El socialismo cubano probó el esfuerzo por eliminar la explotación pero no la servidumbre voluntaria. Como en el resto de los países, en Cuba seguimos viendo sociedades incompletas, que inventan un sentido sin jamás alcanzarlo. En el capitalismo neoliberal es el deseo de consumir y, más exactamente, de desechar. En lo que queda de la Revolución cubana es la épica de lo irrealizable. La política, en efecto, no se debate entre “verdadero o falso”, sino en “realizable o irrealizable”. La ilusión en política es real y no requiere pruebas de verdad. Las ideas de lo político rara vez se convierten en la política, de ahí que acometer una hazaña no pertinente siga siendo la forma de cómo imaginamos la acción. 

La Revolución cubana suele ser juzgada en relación a los países de Europa del Este sin tomar en cuenta que su socialismo no fue importado sino generado a partir de una revolución de liberación nacional.

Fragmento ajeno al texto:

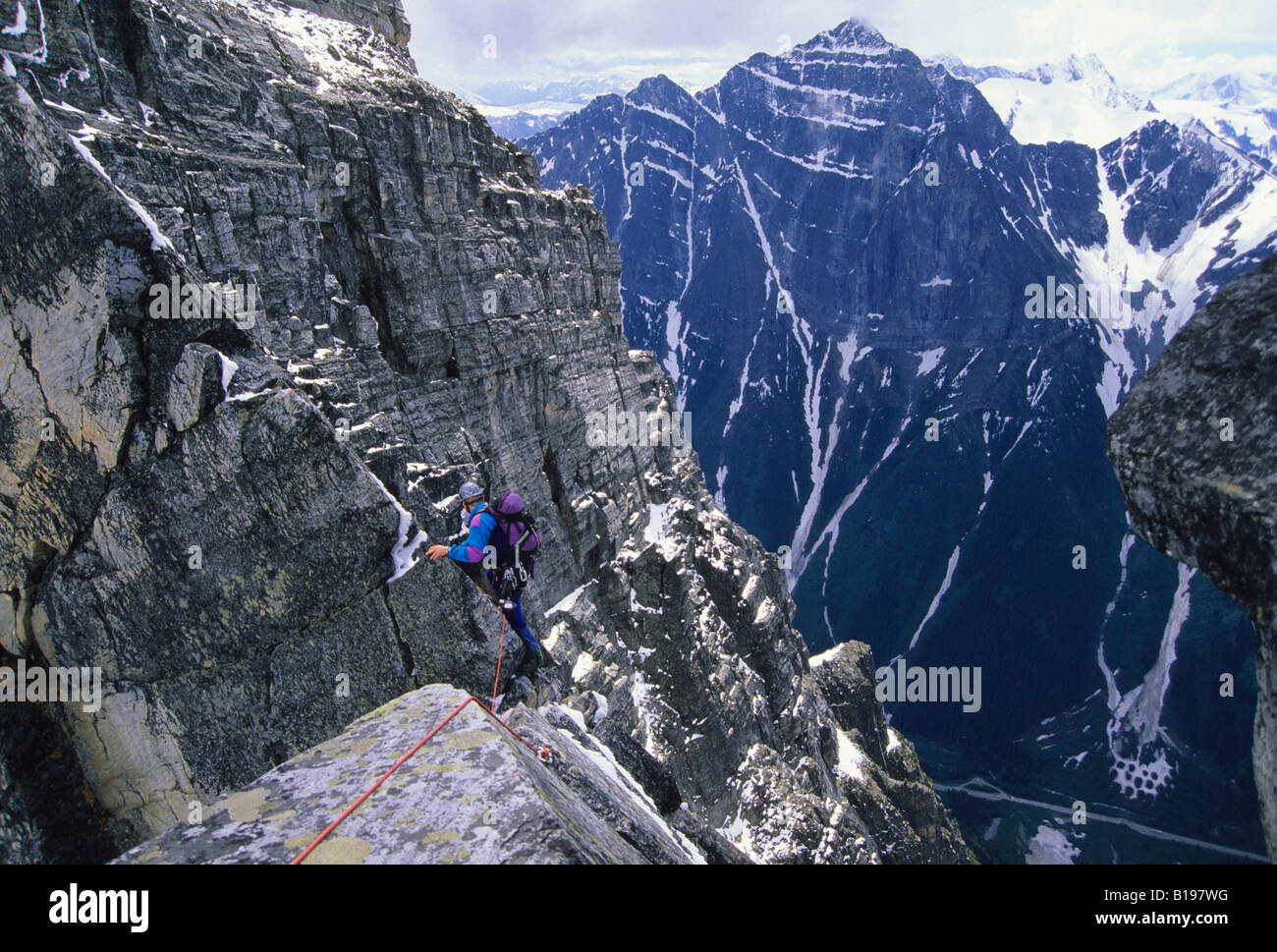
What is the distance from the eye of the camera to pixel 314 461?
11688mm

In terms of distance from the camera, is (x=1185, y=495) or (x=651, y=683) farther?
(x=651, y=683)

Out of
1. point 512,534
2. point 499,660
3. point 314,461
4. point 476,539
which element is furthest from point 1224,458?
point 314,461

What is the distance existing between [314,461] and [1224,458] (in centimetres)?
1157

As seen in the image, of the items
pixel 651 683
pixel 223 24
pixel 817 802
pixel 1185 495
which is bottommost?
pixel 817 802

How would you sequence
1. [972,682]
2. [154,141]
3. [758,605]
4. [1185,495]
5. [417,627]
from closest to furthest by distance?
[1185,495] < [417,627] < [154,141] < [758,605] < [972,682]

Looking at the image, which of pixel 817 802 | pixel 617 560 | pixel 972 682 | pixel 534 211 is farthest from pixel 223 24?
pixel 972 682

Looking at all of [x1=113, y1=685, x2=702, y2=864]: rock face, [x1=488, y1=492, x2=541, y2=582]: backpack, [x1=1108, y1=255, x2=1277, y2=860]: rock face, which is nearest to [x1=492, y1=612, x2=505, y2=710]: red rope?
[x1=488, y1=492, x2=541, y2=582]: backpack

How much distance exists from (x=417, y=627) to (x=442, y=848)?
22.9 ft

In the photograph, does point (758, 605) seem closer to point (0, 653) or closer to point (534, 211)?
point (534, 211)

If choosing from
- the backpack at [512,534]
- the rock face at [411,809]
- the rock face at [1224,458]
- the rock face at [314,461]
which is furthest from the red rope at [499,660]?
the rock face at [1224,458]

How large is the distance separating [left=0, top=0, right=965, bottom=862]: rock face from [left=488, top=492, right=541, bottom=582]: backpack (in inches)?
61.7

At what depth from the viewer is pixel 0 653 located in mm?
11062
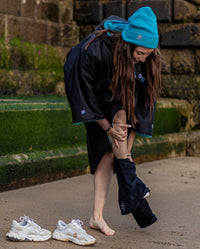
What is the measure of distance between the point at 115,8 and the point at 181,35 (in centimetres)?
92

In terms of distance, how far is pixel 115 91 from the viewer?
2.62 meters

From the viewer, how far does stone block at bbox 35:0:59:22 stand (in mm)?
5672

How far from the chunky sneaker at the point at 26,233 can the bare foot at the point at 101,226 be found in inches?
13.8

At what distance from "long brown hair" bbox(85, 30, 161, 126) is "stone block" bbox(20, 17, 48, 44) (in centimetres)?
292

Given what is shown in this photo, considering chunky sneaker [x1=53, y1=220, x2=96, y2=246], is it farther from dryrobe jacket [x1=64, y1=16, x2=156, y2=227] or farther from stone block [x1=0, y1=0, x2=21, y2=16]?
stone block [x1=0, y1=0, x2=21, y2=16]

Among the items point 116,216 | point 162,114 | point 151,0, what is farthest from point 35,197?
point 151,0

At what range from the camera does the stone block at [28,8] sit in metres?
5.42

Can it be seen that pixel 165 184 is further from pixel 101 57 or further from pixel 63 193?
pixel 101 57

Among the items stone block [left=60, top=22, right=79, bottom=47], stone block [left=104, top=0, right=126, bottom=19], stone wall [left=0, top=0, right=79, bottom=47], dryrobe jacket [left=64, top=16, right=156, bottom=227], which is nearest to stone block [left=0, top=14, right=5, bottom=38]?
stone wall [left=0, top=0, right=79, bottom=47]

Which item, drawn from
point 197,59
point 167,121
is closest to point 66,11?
point 197,59

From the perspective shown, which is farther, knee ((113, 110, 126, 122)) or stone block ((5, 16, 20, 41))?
stone block ((5, 16, 20, 41))

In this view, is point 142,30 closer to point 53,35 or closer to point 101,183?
point 101,183

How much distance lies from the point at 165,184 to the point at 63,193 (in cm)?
94

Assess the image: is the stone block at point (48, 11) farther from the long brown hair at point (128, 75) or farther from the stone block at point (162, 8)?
the long brown hair at point (128, 75)
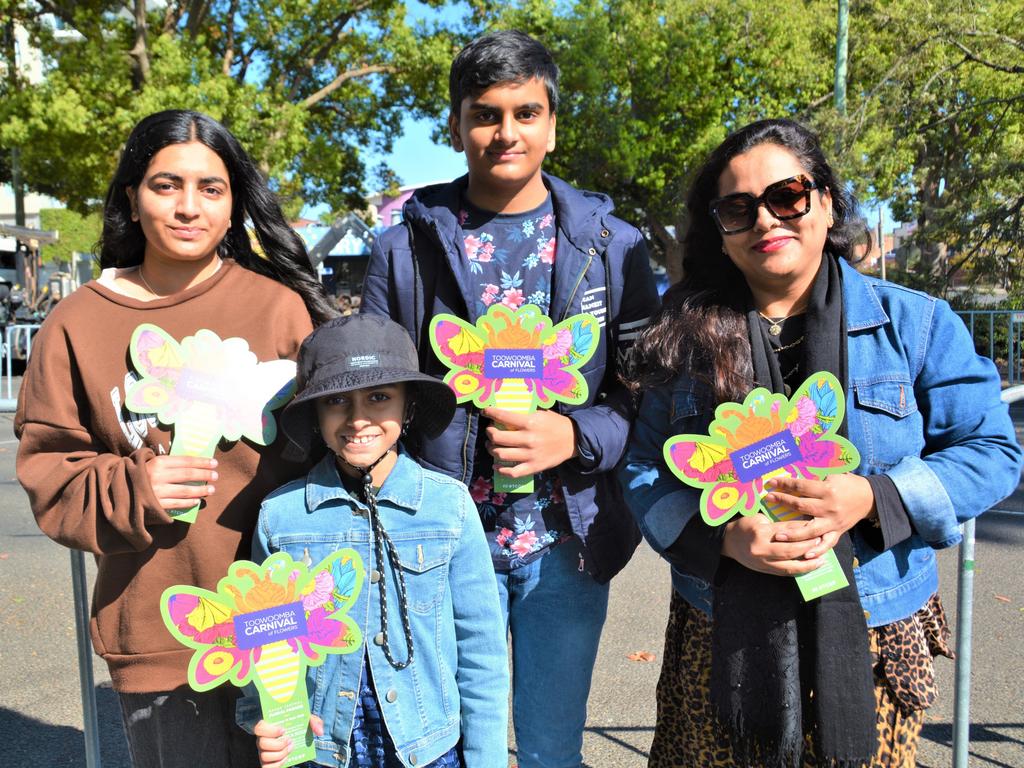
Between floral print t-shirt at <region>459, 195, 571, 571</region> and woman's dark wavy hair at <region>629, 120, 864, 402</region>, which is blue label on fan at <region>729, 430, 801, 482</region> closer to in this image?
woman's dark wavy hair at <region>629, 120, 864, 402</region>

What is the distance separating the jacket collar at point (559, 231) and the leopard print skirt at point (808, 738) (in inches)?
32.3

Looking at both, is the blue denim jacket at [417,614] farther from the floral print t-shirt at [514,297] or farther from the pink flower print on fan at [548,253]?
the pink flower print on fan at [548,253]

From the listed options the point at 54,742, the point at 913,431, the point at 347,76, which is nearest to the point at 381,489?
the point at 913,431

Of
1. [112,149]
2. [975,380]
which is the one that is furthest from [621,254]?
[112,149]

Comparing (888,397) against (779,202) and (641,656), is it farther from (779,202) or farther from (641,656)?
(641,656)

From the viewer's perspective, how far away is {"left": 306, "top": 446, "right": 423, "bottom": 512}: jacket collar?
1.93 metres

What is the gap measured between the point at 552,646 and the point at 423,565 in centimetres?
47

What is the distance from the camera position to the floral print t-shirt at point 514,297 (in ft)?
7.09

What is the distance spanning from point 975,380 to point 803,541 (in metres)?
0.51

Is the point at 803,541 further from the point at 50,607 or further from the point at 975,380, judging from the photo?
the point at 50,607

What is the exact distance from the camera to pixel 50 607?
490 centimetres

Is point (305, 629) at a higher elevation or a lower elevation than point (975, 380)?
lower

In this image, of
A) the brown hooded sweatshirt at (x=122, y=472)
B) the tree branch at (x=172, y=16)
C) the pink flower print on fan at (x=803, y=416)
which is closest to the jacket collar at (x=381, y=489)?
the brown hooded sweatshirt at (x=122, y=472)

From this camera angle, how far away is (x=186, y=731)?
2.00 m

En un inicio, el Movimiento 26 de julio se plantea completar lo que José Martí no pudo: ser una nación. Es hasta que se ve envuelta en la Guerra Fría cuando esa revolución se alía con el socialismo soviético, y su papel en América Latina, tan peculiar como el del cardenismo en México, terminó por formar parte de una estructura bipolar. En su ensayo La polis literaria, Rafael Rojas estudia el choque de esas ilusiones: cómo el boom de los novelistas –a pasar del apoyo irrestricto de Mario Vargas Llosa a los lineamientos culturales de la Revolución cubana– termina por enfrentarse al proyecto de Casa de las Américas en temas centrales para la política y para el arte: la libertad creativa, la homosexualidad y la novela continental. 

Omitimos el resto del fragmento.